I want to use CUDA.jl instead of CUDA C/C++ on Jetson nano (Single-board computer with GPU), but I am puzzled by the inexplicable memory usage when executing CUFFT.ifft(). I have confirmed that the memory usage of the Julia process increases by about 800 MB only when CUFFT.ifft() is executed on multiple environments, including Jetson, Ubuntu, and Windows. What is happening? The memory increase after the CUFFT.fft() run is about 180 MB.
I also have tried handling plans, but nothing has changed. It seems to me that the fact that the plan generated by CUFFT.plan_ifft() is not CUFFT.cCuFFTPlan{}, but AbstractFFT.ScaledPlan{} may have something to do with the problem, but I am not sure. The problem occurs similarly when the plan is generated, the input array is multiplied and the FFT is executed.

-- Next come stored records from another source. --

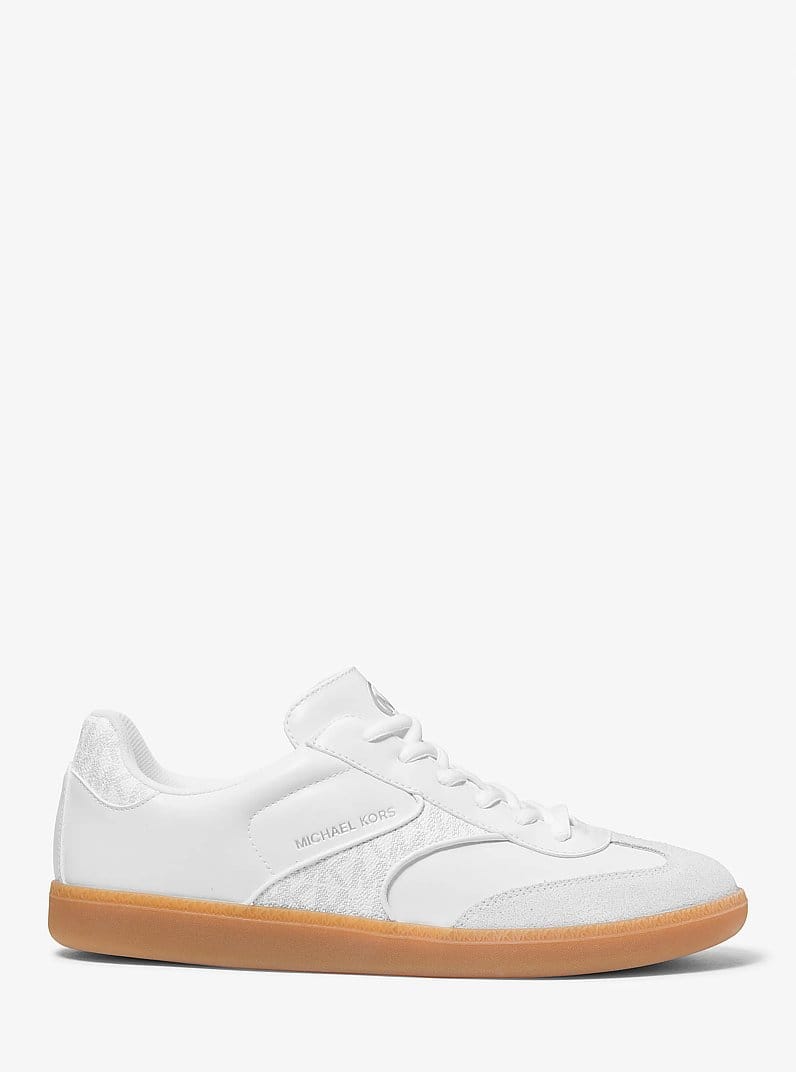 Benny Mixed-Media Sneaker
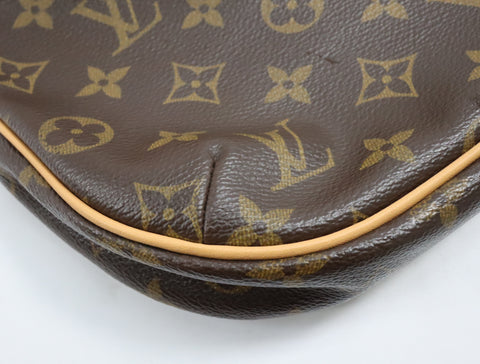 Pre-Owned #BP342-4 Louis Vuitton Monogram Odeon PM Crossbody Bag M56390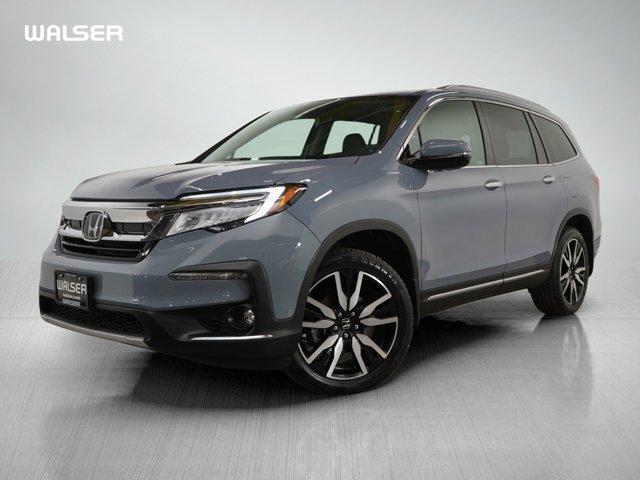 used 2022 Honda Pilot car, priced at $36,998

Is there a way to somehow execute fft() and ifft() with less memory usage?
POSTSCRIPT
I will add specific code that can reproduce the problem.
using CUDA,CUFFT
x = ComplexF32.(CUDA.rand(1024,1024))
# 1024×1024 CuArray{ComplexF32, 2, CUDA.Mem.DeviceBuffer}
# this is OK (Memory usage of the Julia process will increase by about 180 MB.)
fft_x = CUFFT.fft(x)
# for fist time
# 0.965564 seconds (4.46 M allocations: 229.851 MiB, 8.06% gc time, 95.79% compilation time)
# the second time
# 0.005171 seconds (16 allocations: 672 bytes)

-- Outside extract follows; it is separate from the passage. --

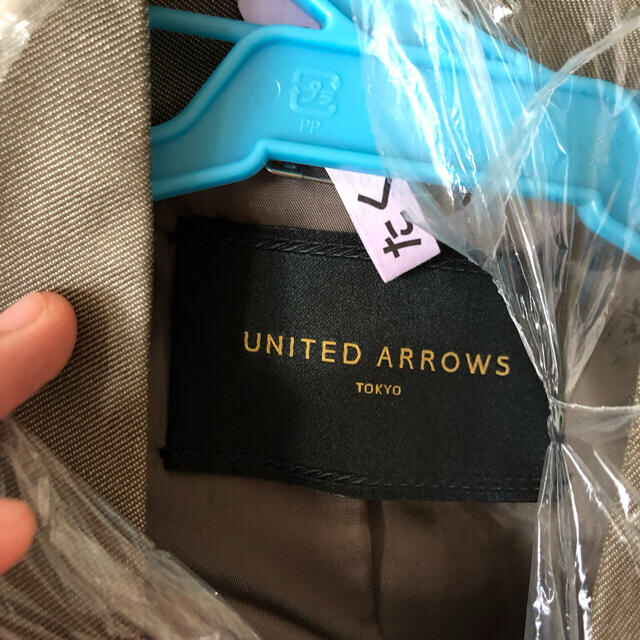 UNITED ARROWS(ユナイテッドアローズ)のユナイテッドアローズ　ノーカラージャケット レディースのジャケット/アウター(ノーカラージャケット)の商品写真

# Memory usage of Julia process up to this point is 496 MB.
# this is the problem
ifft_x = CUFFT.ifft(x)
# for fist time
# 1.399079 seconds (1.26 M allocations: 67.445 MiB, 2.01% gc time, 63.29% compilation time)
# the second time
# 0.005467 seconds (17 allocations: 704 bytes)
# Then, memory usage increased to 1.2 GB.